### Short task
Can you reproduce verbatim the items from the line with "What measure of" up to and including the line with "33.7 meters"?
— START Exercise inputs —
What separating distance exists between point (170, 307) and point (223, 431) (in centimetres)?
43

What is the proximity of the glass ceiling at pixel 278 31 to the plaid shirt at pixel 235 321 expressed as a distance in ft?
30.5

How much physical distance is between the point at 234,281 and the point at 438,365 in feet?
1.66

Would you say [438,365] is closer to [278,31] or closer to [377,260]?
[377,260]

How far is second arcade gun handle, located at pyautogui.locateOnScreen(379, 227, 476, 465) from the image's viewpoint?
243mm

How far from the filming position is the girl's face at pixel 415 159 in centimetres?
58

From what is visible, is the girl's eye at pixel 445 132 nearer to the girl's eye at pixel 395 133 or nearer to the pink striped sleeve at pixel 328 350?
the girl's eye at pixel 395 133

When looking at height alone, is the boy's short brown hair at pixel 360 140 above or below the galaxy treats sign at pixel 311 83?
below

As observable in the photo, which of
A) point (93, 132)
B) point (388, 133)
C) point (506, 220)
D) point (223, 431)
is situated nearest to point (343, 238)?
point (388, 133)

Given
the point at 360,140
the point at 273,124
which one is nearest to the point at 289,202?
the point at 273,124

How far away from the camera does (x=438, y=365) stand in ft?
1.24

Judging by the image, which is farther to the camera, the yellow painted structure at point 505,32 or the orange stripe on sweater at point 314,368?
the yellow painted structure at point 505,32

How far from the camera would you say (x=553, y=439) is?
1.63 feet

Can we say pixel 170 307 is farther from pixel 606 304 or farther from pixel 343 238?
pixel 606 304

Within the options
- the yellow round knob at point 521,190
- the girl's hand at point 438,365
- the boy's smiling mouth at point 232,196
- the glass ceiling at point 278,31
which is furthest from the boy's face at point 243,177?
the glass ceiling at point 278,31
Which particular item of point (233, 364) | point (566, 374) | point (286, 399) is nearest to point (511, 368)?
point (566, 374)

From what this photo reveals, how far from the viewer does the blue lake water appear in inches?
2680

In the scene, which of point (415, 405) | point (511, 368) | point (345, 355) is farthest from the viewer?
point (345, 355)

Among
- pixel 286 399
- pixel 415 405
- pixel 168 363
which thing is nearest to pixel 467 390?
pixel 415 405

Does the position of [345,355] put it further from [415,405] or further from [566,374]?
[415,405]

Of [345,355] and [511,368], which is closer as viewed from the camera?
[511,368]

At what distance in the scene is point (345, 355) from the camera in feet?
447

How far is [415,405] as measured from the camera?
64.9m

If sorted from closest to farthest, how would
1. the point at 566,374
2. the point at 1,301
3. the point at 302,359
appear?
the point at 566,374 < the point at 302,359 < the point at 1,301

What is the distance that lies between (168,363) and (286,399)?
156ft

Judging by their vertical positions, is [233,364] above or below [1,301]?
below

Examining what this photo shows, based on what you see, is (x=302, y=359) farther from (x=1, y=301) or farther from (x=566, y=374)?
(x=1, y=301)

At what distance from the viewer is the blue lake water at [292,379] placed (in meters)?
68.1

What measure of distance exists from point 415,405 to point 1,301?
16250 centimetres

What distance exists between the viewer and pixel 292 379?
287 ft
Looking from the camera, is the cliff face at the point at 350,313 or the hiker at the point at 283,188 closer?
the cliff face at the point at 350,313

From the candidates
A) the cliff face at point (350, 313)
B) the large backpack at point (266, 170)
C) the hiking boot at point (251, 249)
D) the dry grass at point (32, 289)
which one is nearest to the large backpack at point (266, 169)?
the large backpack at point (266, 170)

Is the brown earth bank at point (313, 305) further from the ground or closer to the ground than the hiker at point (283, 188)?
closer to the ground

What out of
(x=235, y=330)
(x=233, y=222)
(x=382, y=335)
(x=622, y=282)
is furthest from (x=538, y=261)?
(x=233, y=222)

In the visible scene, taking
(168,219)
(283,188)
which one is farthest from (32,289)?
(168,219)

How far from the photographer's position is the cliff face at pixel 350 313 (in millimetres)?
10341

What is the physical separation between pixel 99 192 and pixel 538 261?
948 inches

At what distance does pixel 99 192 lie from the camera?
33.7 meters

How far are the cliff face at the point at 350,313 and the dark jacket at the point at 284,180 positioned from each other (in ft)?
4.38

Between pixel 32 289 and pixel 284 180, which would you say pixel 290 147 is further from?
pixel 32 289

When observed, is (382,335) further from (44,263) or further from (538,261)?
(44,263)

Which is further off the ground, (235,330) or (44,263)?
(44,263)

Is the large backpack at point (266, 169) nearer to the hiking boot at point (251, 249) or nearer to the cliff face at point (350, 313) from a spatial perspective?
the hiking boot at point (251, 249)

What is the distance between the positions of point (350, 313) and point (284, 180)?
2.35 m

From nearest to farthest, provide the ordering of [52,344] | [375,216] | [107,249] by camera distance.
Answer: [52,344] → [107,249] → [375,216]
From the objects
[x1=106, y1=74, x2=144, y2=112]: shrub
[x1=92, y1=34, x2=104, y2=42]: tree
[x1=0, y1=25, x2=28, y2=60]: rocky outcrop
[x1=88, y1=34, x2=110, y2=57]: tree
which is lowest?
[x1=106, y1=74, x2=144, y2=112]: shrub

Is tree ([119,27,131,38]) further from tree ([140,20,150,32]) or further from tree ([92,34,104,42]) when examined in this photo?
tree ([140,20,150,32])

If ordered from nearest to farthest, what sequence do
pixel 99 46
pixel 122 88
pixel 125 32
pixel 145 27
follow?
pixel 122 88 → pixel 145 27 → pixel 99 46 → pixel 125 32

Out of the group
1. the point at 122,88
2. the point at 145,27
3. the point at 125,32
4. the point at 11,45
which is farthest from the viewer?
— END Exercise inputs —
### Completed task
What measure of distance exists from point 415,405 to point 1,301?
16250 centimetres

What distance exists between the viewer and pixel 292 379?
287 ft
Looking from the camera, is the cliff face at the point at 350,313 or the hiker at the point at 283,188 closer?
the cliff face at the point at 350,313

From the candidates
A) the cliff face at point (350, 313)
B) the large backpack at point (266, 170)
C) the hiking boot at point (251, 249)
D) the dry grass at point (32, 289)
which one is nearest to the large backpack at point (266, 169)?
the large backpack at point (266, 170)

Is the brown earth bank at point (313, 305) further from the ground or closer to the ground than the hiker at point (283, 188)?
closer to the ground

What out of
(x=235, y=330)
(x=233, y=222)
(x=382, y=335)
(x=622, y=282)
is furthest from (x=538, y=261)?
(x=233, y=222)

In the visible scene, taking
(168,219)
(283,188)
which one is farthest from (32,289)?
(168,219)

How far from the photographer's position is the cliff face at pixel 350 313 (in millimetres)?
10341

What is the physical separation between pixel 99 192 and pixel 538 261?
948 inches

At what distance does pixel 99 192 lie from the camera?
33.7 meters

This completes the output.